Catabolite activator protein (CAP; also known as cAMP receptor protein, CRP) is a trans-acting transcriptional activator that exists as a homodimer in solution. Each subunit of CAP is composed of a ligand-binding domain at the N-terminus (CAPN, residues 1–138) and a DNA-binding domain at the C-terminus (DBD, residues 139–209). Two cAMP (cyclic AMP) molecules bind dimeric CAP with negative cooperativity. Cyclic AMP functions as an allosteric effector by increasing CAP's affinity for DNA. CAP binds a DNA region upstream from the DNA binding site of RNA Polymerase. CAP activates transcription through protein-protein interactions with the α-subunit of RNA Polymerase. This protein-protein interaction is responsible for (i) catalyzing the formation of the RNAP-promoter closed complex; and (ii) isomerization of the RNAP-promoter complex to the open conformation. CAP's interaction with RNA polymerase causes bending of the DNA near the transcription start site, thus effectively catalyzing the transcription initiation process. CAP's name is derived from its ability to affect transcription of genes involved in many catabolic pathways. For example, when the amount of glucose transported into the cell is low, a cascade of events results in the increase of cytosolic cAMP levels. This increase in cAMP levels is sensed by CAP, which goes on to activate the transcription of many other catabolic genes.

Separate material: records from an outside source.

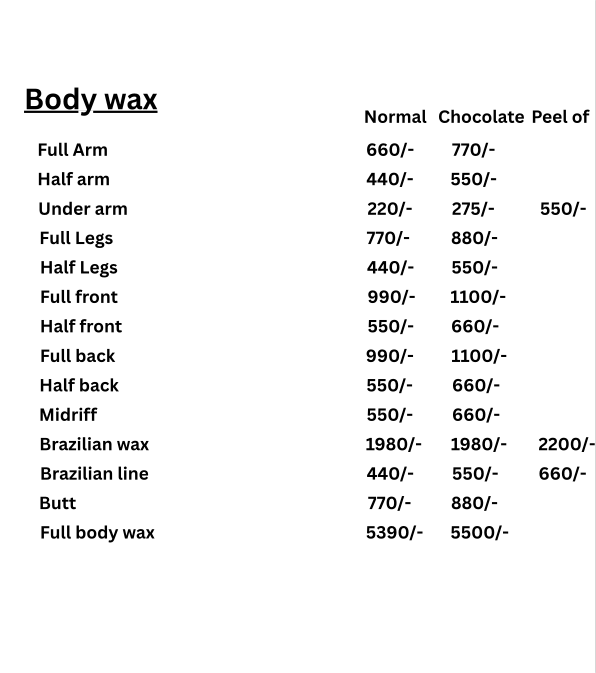 Body wax

|  | Normal | Chocolate | Peel of |
|---|---|---|---|
| Full Arm | 660/- | 770/- |  |
| Half arm | 440/- | 550/- |  |
| Under arm | 220/- | 275/- | 550/- |
| Full Legs | 770/- | 880/- |  |
| Half Legs | 440/- | 550/- |  |
| Full front | 990/- | 1100/- |  |
| Half front | 550/- | 660/- |  |
| Full back | 990/- | 1100/- |  |
| Half back | 550/- | 660/- |  |
| Midriff | 550/- | 660/- |  |
| Brazilian wax | 1980/- | 1980/- | 2200/- |
| Brazilian line | 440/- | 550/- | 660/- |
| Butt | 770/- | 880/- |  |
| Full body wax | 5390/- | 5500/- |  |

CAP has a characteristic helix-turn-helix motif structure that allows it to bind to successive major grooves on DNA. The two helices are reinforcing, each causing a 43° turn in the structure, with an overall  94° degree turn in the DNA.

This interaction opens up the DNA molecule, allowing RNA polymerase to bind and transcribe the genes involved in lactose catabolism. cAMP-CAP is required for transcription activation of the lac operon.

This requirement reflects the greater simplicity with which glucose may be metabolized in comparison to lactose. The cell "prefers" glucose, and, if it is available, the lac operon is not activated, even when lactose is present. This is an effective way of integrating the two different signals. This phenomenon is known as catabolite repression. CAP plays an important role in catabolite repression, a well-known example of a modulon and also plays a role in the Mal regulon.